I notice there are numerous archetypes with slot definitions containing a match for a CLUSTER.multimedia archetype that does not exist in the CKM, but presumably did at one time.
When an archetype deletion is made, I would think that a check should be run that would detect slot match expressions that no longer match anything at all. This does not appear to be occurring, with the result that there are archetypes containing slots that, over time will never match anything. This may become a serious problem…
The bad news is that I have broken this bit of functionality.
Completely my fault (and, well, a little bit Apache’s for treating split characters as a literal, unlike Java that uses the same name but interprets it as a regex…thus the split result is VERY different for the pipe char…).

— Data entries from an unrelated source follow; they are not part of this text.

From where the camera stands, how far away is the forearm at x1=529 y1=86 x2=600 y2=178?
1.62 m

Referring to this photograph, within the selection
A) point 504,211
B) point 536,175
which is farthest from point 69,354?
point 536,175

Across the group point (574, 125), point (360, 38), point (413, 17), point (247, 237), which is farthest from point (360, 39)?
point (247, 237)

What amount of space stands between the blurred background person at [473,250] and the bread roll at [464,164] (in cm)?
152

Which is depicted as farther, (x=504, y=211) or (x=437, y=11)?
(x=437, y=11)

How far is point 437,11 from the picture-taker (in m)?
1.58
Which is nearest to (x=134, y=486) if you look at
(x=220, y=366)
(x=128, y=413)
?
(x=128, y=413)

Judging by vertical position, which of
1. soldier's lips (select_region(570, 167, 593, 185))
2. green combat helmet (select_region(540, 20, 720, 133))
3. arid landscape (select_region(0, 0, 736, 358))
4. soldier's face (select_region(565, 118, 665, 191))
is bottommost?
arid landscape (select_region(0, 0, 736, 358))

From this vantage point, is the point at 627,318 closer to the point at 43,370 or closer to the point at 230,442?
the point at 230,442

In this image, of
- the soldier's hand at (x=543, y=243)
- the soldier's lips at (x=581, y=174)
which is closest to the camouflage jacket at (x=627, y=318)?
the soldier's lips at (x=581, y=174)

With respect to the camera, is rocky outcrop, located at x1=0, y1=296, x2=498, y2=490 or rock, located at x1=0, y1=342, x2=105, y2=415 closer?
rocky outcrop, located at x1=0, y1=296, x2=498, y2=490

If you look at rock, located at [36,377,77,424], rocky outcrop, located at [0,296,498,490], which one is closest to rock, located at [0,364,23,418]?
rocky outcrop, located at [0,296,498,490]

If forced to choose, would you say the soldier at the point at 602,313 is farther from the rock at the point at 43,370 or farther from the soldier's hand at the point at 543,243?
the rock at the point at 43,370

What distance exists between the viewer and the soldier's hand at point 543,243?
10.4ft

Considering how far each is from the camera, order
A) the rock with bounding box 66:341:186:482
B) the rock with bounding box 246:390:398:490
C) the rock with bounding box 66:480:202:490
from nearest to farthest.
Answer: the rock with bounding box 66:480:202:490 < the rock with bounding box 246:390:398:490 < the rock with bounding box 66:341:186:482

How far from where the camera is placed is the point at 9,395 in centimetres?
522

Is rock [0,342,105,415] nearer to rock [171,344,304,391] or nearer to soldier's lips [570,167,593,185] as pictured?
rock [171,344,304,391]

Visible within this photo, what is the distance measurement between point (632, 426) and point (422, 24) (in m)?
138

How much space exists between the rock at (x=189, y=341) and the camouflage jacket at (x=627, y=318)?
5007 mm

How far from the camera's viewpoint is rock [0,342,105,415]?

Anyway, we will fix this.
As for checking this before deleting an archetype…true, but we’d need to run the validation on all archetypes except the one to be deleted for this purpose which is a bit of a performance problem. Agree this would also be helpful to a degree but I don’t think that editors delete (or rename) archetypes light-heartedly…which can only be done for unpublished archetypes anyway.
Good to know, but still, there are quite a few broken slot regexes, some pointing to archetypes that don’t exist, others to wrong versions (= archetype that doesn’t exist…). Examples:
many archetypes → CLUSTER.multimedia.v1
various, including OBS.blood_ressure → CLUSTER.level_of_exertion.v1 (but v0 exists)
This is just from a manual check - there will be more.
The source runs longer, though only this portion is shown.